---- Text
(return to media page)Jacksonville Business Journal, January 18, 2008
Amendment raises questions
by Mark Szakonyi, Staff Writer
JACKSONVILLE -- If the Hometown Democracy constitutional amendment makes the November ballot and then gets enough votes to pass, many questions will surface.
The proposed amendment appears straightforward in that it will allow residents to vote on every proposed change to local growth management plans. But what isn't explained is when the votes will take place and who will pay for them, land use attorneys said.
"Is it in two months? Is it in a year? Do you wait for the next general election so they don't have to have the additional costs for a special election?" said Stanley Price, a land use attorney who provides counsel for the South Florida Builders Association.
With a general election held every two years, developers and municipalities could have to wait up to 23 months before voters had the chance to vote on a proposed change. And if a special election is held, then the proponent of the change will likely have to pay the cost.
A one-day special election would cost about $1.3 million in Duval County, Supervisor of Elections Jerry Holland said.
Tom Larson, chairman of the Sierra Club, Northeast Florida Group, said residents wouldn't necessarily have to wait until the next general election. It could be a mail-in vote.
Residents could vote every six months to parallel the current process of changing the comprehensive plan and sending proposed changes to the Florida Department of Community Affairs. Larson said speculation that the initiative would require special elections was pre-emptive.
If the proposed amendment passes, the Florida Legislature will resolve questions surrounding the initiative, he said. "It would be presumptuous of us to decide the whole process. It is better if the Legislature does it."
Larson supports the group behind the amendment, Florida Hometown Democracy Inc., but doesn't represent it. Hometown Democracy's leader, Lesley Blackner, declined to comment.
Opponents of Hometown Democracy have exaggerated the number of proposed changes to a comprehensive plan voters will have to decide, Larson said.
--------
## Task instructions
Reproduce the article above on the Hometown Democracy amendment word for word, from its first line through its last.
---- Stored data
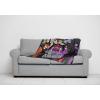 image:imageJay Franco Kids Plush Throw Blanket  Soft amp Cozy Fleece Throw for Bedroom amp Couch Dcor Official Licensed Product Blue  The Mandalorian 40x50  Travel BlanketMulti  Disney Villains
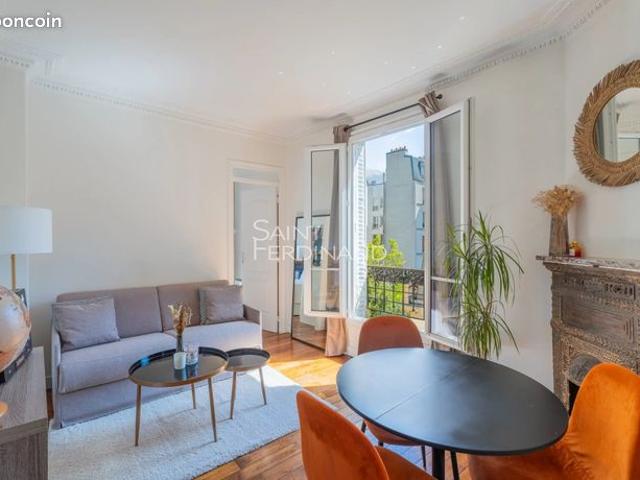 Appartement 2 pièces 32 m²
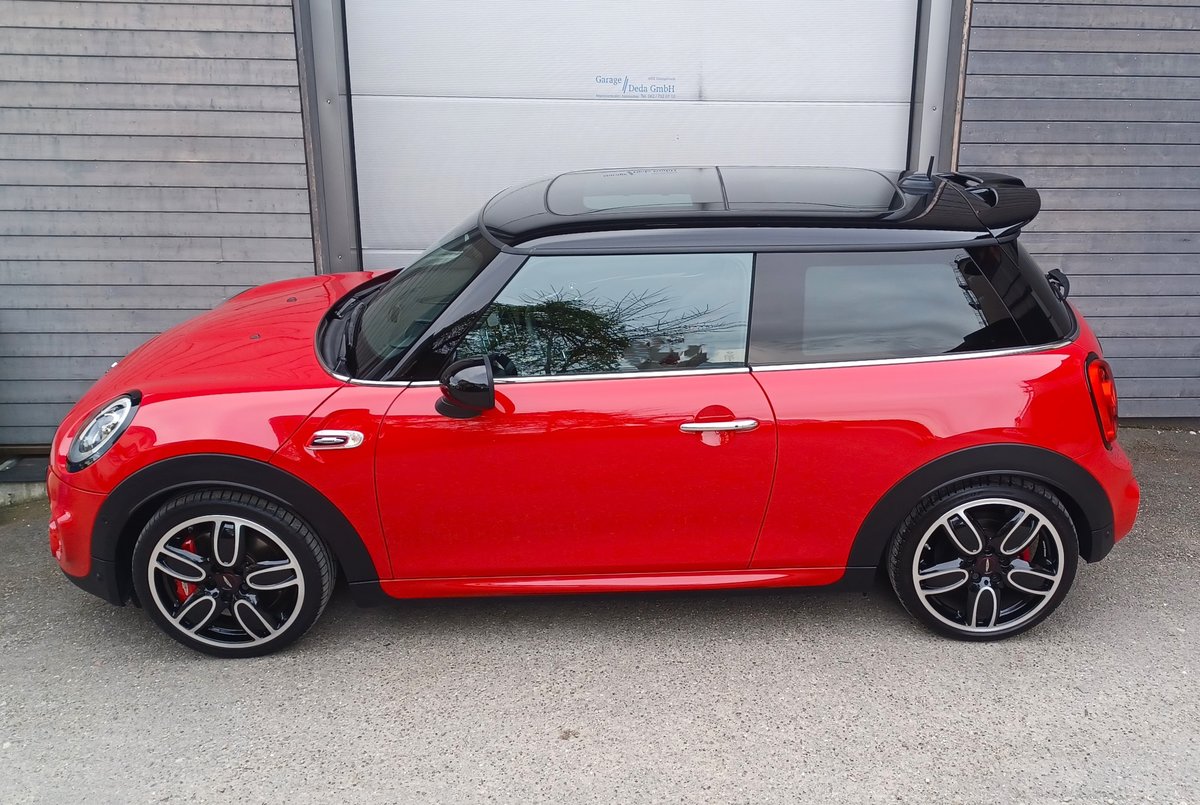 MINI Mini Cooper John Mini Cooper Works Steptronic, Essence, Occasion / Utilisé, Automatique - 5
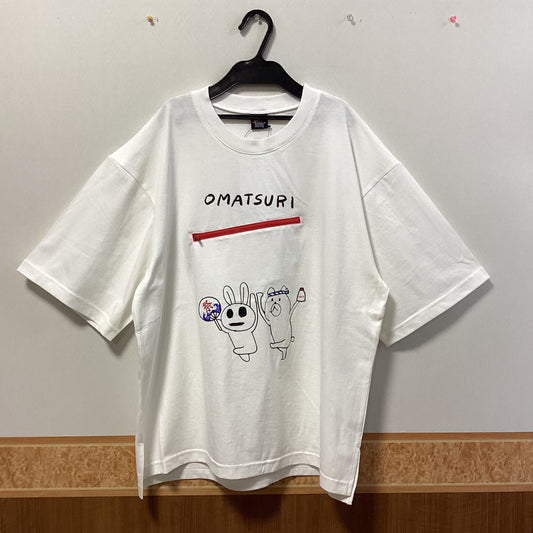 ScoLar Parity 綿100%ｷﾞﾐｯｸTｼｬﾂ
--------
## Answer to the problem
(return to media page)Jacksonville Business Journal, January 18, 2008
Amendment raises questions
by Mark Szakonyi, Staff Writer
JACKSONVILLE -- If the Hometown Democracy constitutional amendment makes the November ballot and then gets enough votes to pass, many questions will surface.
The proposed amendment appears straightforward in that it will allow residents to vote on every proposed change to local growth management plans. But what isn't explained is when the votes will take place and who will pay for them, land use attorneys said.
"Is it in two months? Is it in a year? Do you wait for the next general election so they don't have to have the additional costs for a special election?" said Stanley Price, a land use attorney who provides counsel for the South Florida Builders Association.
With a general election held every two years, developers and municipalities could have to wait up to 23 months before voters had the chance to vote on a proposed change. And if a special election is held, then the proponent of the change will likely have to pay the cost.
A one-day special election would cost about $1.3 million in Duval County, Supervisor of Elections Jerry Holland said.
Tom Larson, chairman of the Sierra Club, Northeast Florida Group, said residents wouldn't necessarily have to wait until the next general election. It could be a mail-in vote.
Residents could vote every six months to parallel the current process of changing the comprehensive plan and sending proposed changes to the Florida Department of Community Affairs. Larson said speculation that the initiative would require special elections was pre-emptive.
If the proposed amendment passes, the Florida Legislature will resolve questions surrounding the initiative, he said. "It would be presumptuous of us to decide the whole process. It is better if the Legislature does it."
Larson supports the group behind the amendment, Florida Hometown Democracy Inc., but doesn't represent it. Hometown Democracy's leader, Lesley Blackner, declined to comment.
Opponents of Hometown Democracy have exaggerated the number of proposed changes to a comprehensive plan voters will have to decide, Larson said.